Признаться в чудовищном преступлении, на блюдечке преподнести Совету отличный шанс избавиться от неугодного новичка. Или по щелчку пальцев отдаваться беспринципному развратному скоту, чувствуя себя вещью?
На мгновение я представила, что моё тело мне больше не принадлежит, что чужой, нежеланный мужчина может пользоваться им, как заблагорассудится. Во рту разлилась вязкая горечь. В висках застучало. Затылок сдавило железным обручем.
У меня нет выбора.
Нет. Выбора.
Дьявол!
На завтрак я, конечно же, не пошла: даже мысль о еде вызывала отвращение. К тому же описанное в послании разумнее было делать на голодный желудок.
«Я не могу. Не могу. Не могу».
Приближаясь к кабинету Молоха, я чувствовала усиливающуюся тошноту. Ноги не держали. Колени подгибались, обмякшие, ослабевшие.
Под дверью я стояла, должно быть, минут сорок. Мимо проходили жнецы, задевая липкими взглядами, окуная в удушливые ароматы мужских парфюмов. Хлипкая деревянная преграда казалась рубиконом: переступи порог — и назад пути не будет, что-то во мне изменится безвозвратно. Смогу ли я относиться к себе как раньше? Не стану ли воспринимать своё тело иначе?
Сверху, как ушат ледяной воды, обрушилось понимание: я уже — уже! — ощущаю себя испачканной, уже постепенно отделяю тело от личности. Вот, бери мою оболочку: она — не я! А я в домике. Я спряталась. И ничего не чувствую.

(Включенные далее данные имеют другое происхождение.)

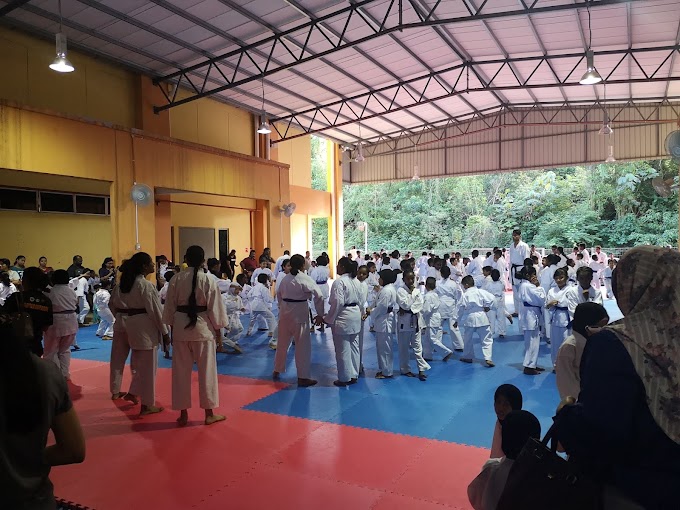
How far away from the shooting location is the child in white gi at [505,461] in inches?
73.5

«Не думай. Просто сделай это».
Услышав скрип несмазанных дверных петель, Молох оторвал взгляд от документов. При виде его, застёгнутого на все пуговицы, лицемерно-правильного, захотелось швырнуть чем-нибудь в стену.
«Ненавижу».
— Эстер? — брови сошлись на переносице.
Ах, да. Нельзя заставлять начальника ждать.
Шаг. Ещё один. До проклятого стола было дальше, чем до дна морского, и я тонула, захлёбываясь в омерзении, в своём позоре. Глотала его, как мутную воду, погружаясь глубже и глубже. Опускаясь на самое дно.
Молох следил за моим приближением и всё больше хмурился. В утреннем полумраке глаза за стёклами очков светились неоновой зеленью. Кресло скрипнуло, отодвинувшись от стола.
— Эстер?
Что это на его лице? Недоумение? Я вроде чётко следовала инструкциям.
Первым в списке числился поцелуй, но это было уже за гранью, потому что могло сорвать хрупкую вуаль отрешённости, вышвырнуть меня из тёмного домика, в котором я спряталась.
Я низко склонила голову, не желая любоваться похотью, жадным нетерпением, видеть, как этот урод упивается властью надо мной, уязвимой и беззащитной.